Celebrities about to come to Obama’s rescue again

With the curtain about to rise on the disaster movie that is Obamacare enrollment, Hollywood is opening a new front in the propaganda war.

Stars of the small and big screens – including Massachusetts native Amy Poehler, Canadian-born Michael Cera and Chicago actress Jennifer Hudson – are part of a marketing campaign aimed at the 18- to 35-year-old age bracket Obamacare needs to rope in to get the money it’s going to pay out.

obamahollywood0930Those fans are being robbed by the millions, of course – forced to pay for something they don’t want and probably won’t need – but that’s not the megamillionaires’ problem. Their problem is doing their part in a propaganda war for an administration that – after getting kicked around by Russia over Syria and snubbed by Iran in New York – badly needs a win for the home team.

And coming to the mound to make the pitch is Mike Farah, production president for the Hollywood-based comedy site Funny or Die, co-founded by Will Farrell, that’s taking a lead role in marketing Obamacare to the masses.
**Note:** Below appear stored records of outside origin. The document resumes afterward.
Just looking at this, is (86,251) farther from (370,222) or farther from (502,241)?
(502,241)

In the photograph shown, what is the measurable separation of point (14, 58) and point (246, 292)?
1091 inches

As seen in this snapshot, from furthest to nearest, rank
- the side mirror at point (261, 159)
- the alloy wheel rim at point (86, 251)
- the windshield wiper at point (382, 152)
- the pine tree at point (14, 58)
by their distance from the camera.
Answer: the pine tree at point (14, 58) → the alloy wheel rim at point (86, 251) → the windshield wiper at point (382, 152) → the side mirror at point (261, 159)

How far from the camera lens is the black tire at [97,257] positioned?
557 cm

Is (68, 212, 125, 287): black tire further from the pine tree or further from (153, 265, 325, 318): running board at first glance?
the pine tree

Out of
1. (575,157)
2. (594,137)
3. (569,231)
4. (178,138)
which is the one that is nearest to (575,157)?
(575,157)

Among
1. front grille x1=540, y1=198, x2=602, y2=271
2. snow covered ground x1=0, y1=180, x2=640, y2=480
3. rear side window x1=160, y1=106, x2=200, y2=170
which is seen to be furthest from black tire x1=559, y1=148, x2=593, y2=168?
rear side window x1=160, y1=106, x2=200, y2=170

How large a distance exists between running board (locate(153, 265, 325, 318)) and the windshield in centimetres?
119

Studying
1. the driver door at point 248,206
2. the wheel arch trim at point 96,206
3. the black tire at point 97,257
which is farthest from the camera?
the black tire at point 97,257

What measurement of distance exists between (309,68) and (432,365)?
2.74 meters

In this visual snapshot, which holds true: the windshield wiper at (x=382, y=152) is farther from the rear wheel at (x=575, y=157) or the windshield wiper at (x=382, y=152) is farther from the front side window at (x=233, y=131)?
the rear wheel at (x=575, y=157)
“The simplest way to put it was, [the administration] had spent all this time and energy and money on the biggest movie of their lives and had no marketing budget in which to promote it,” Farah told the Los Angeles Times. “I just thought that was the craziest thing I’d ever heard.”

In an interview with leftist rag Mother Jones over the summer – shortly after Poehler, Hudson et al met with Obama at the White House to plan the propaganda rollout – Farah said none of the money for the Funny or Die projects is coming from the government.
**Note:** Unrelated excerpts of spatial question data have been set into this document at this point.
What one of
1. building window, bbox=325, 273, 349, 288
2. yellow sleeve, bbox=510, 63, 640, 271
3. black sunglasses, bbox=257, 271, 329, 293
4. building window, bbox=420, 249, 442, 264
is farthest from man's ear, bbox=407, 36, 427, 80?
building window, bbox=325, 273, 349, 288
“This is a special message and something we believe in,” Farah said.

Maybe.

He might also believe in getting on the good side of a presidential administration that’s going to be around another three long years. Maybe he believes in the benefit of being liked by powerful people who’ve shown no hesitation about getting the government involved in the economy on a winners-and-losers basis.

He also might have heard once or twice of a woman named Leni Riefenstahl, a kindred spirit from back in the day.

She was pretty good at making movies, too.